Thousands of art lovers, collectors and gallery operators from all over the world filled the Miami Beach Convention Center in a frenzied opening Thursday that recalled last week’s Black Friday shopping binge.
“I want to buy a sculpture by a young Korean woman who is promising and spectacular,” said Ana Rosa Villasenor de Urrea, a Mexican from Guadalajara who hasn’t missed the art meet in 10 years.
“I love art. Everything one sees here and what the artists and their works convey makes my life happier,” she said as she walked through the fair with Mexican curator Patrick Charpenel.
Charpenel runs the Jumex collection and recommended the $20,000 sculpture that Villasenor plans to buy for her private collection.
The fair’s big attraction is that it pulls in modern and contemporary art by artists from Latin America, Asia, Africa, the United States and Europe.
More than 260 galleries from around the world are exhibiting works by more than 2,000 artists in an event that organizers expect to draw some 50,000 people.
“This show stands out for the variety that it brings from the whole world and for the Latin American accent it has acquired over the years,” said Ana Maria Goldstein, an art historian and museum coordinator in Colombia.
Paintings by Korean artist Hwang Ran are shown at Scope Miami art fair Thursday in Miami. (AP-Yonhap News)
“In addition, it has created an artistic environment in Miami that has sprouted parallel fairs which get better every year and where you can find works of great artistic value at very good prices.”
“Uomo a Cavallo,” a small bronze sculpture by Colombia’s Fernando Botero, is the magnet at the booth of Swiss gallery Gmurzynska.
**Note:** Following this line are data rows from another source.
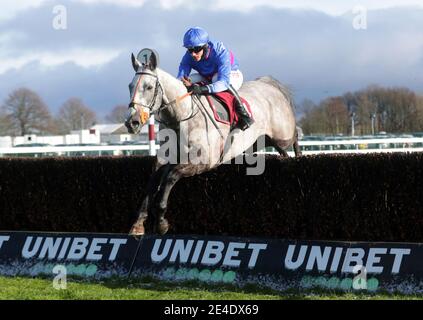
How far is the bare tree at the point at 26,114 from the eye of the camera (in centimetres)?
6277

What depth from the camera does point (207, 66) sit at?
7.57 m

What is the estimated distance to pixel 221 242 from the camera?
23.3 feet

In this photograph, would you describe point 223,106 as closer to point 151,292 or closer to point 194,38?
point 194,38

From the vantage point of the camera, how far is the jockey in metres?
7.14

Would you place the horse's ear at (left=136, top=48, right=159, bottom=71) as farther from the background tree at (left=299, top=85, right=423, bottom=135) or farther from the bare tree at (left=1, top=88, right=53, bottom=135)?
the bare tree at (left=1, top=88, right=53, bottom=135)

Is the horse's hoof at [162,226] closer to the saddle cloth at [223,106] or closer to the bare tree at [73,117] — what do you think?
the saddle cloth at [223,106]

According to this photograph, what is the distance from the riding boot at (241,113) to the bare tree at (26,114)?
56785 millimetres

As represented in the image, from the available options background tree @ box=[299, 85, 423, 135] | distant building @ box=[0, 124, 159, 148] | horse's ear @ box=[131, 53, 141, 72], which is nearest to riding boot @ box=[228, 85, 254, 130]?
horse's ear @ box=[131, 53, 141, 72]

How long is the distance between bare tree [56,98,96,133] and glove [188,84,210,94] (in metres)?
63.0

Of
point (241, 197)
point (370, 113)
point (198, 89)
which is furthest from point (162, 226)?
point (370, 113)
The sculpture costs more than $500,000 and by Sunday, it’s very likely to have a new owner.
“Here one finds incredible pieces and the prices tend to be lower than at fairs in Europe,” said Ana Weal, who traveled from Peru with friends to visit Art Basel and the other fairs, hoping to find a little treasure for their private collections.
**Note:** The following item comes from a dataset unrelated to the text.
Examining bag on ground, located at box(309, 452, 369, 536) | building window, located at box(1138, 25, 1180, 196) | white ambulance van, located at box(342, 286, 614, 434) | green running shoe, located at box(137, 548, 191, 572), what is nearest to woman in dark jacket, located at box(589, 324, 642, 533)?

“I don’t buy every year, a lot of times I come to appreciate the new talent. But this year, I do want to take something home with me,” Weal said.
This year, 16 art galleries came from Brazil, some of which have witnessed the growth of Art Basel Miami Beach since its debut a decade ago.
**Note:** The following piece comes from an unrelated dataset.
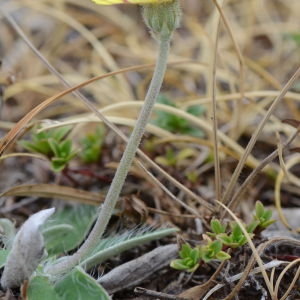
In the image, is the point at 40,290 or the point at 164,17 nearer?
the point at 164,17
“Before the 2008 crisis, the sales were spectacular. Then there was a slight drop, but this year has been phenomenal for us,” said Cristina Thompson, a spokeswoman for the Sao Paulo gallery Fortes Vilaca.
Like Thompson, Vivian Gandelsman, of Sao Paulo’s Millan gallery, said the best clients were Brazilians who have come to the art fair to satisfy a desire to see and discover sculptures, paintings and installations by artists who may one day become household names.
Within 24 hours of opening its doors, Fortes Vilaca had sold eight pieces, ranging in price from $6,000 to $84,000.
Nearby, Los Angeles artists Olga Koumoundouros and Andrea Bowers presented their “Transformer Display of Community Information and Activation” installation, which each night will feature activists from community organizations, including the Florida Immigrant Coalition.
“The idea is that those people who for some reason are socially excluded be included and form part of art so that this art may serve them as a means of communication,” said Koumoundouros.
The installation was erected on the beach in Collins Park, where the works of various artists are presented in an open and public exhibition.
Jose, an undocumented Argentine student visiting the installation who asked that his full name not be used, said the installation could help others “experience the surrealism in which we live.”